Визиты в театр стали регулярными. Мама, конечно, обо всем знала, иначе не отвлекала бы внимание папы в тот момент, когда Маша выскальзывала из квартиры. Они были союзницами, хотя мама считала, что чувство, которое Маша испытывает к актеру, — временное, что оно пройдет, как проходят времена года. Но маме было легко так говорить, она-то взрослая и могла написать записку любому мужчине, а то и просто подойти и объясниться в любви. И это было бы нормально. Они оба — взрослые. А что делать ей, Маше? Как войти в жизнь Могилевского, не боясь показаться смешной? Ответа она не находила, а потому посвятила в свою тайну и Свету в надежде, что рассудительная подруга непременно подскажет выход из создавшегося положения. Но Света, из-за которой Маша специально сразу после школы ездила в театр, чтобы поменять один дорогущий билет в первом ряду на два в третьем, ничего не поняла и в душе скорее всего лишь пожалела подругу. Вот поэтому и не было сна, а одна лишь тоска, тоска…

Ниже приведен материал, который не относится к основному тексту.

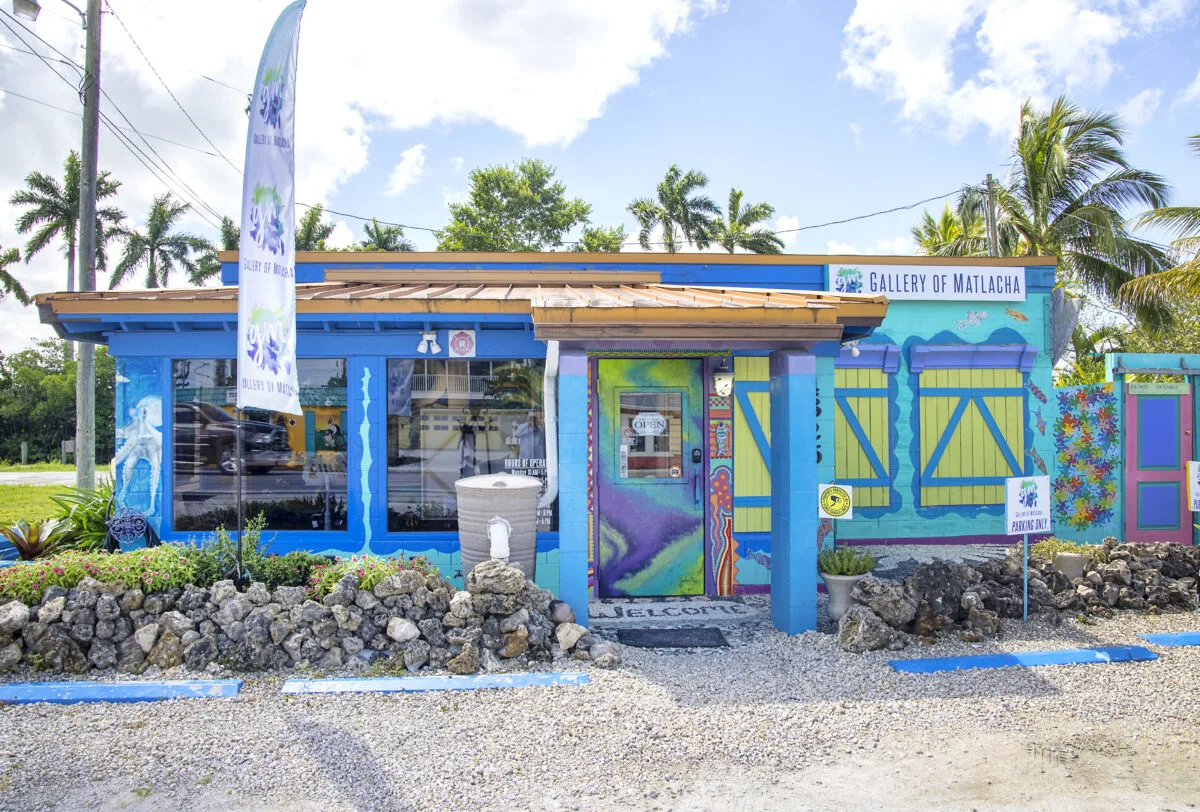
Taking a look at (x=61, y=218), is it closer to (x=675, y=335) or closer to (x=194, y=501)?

Правда, было в их таинственном ночном путешествии еще одно происшествие. Дело в том, что Маша всегда заказывала такси и просила водителя приехать за ней в театр, даже платила заранее, чтобы только не возвращаться одной на ночном метро. Так было и в этот раз. Выйдя из театра, подружки сели в ту же машину, на которой приехали, и Маша улыбнулась водителю как старому знакомому. Он тоже улыбнулся в ответ, а потом, когда они сели — Маша впереди, а Света на заднем сиденье, — он вдруг как скажет:
— Девчонки! У меня тут вот какое дело…
И рассказал совершенно невероятную историю, как, в то время пока они были в театре, его вызвали по одному адресу. Требовалось довезти пассажира с двумя тортами до центра города. Все было спокойно, ехали молча, правда, по словам водителя, пассажир сильно нервничал и грыз ногти. Когда они выехали на Тверской бульвар, пассажир вдруг тронул водителя за плечо и заикаясь попросил провезти еще два квартала совершенно в другую сторону, после чего высадить за углом, в пустынном переулке возле церкви. Расплатившись, пассажир кинулся куда-то в подворотню и исчез. Испарился.
— …А торты остались. Две коробки. Я сначала решил его подождать. Думаю, вспомнит, вернется. Прождал довольно долго, пока не вспомнил, что надо ехать за вами. Хорошо, что не опоздал…
Действительно, на заднем сиденье рядом со Светой были две красивые коробки, в которых обычно продают торты или пирожные.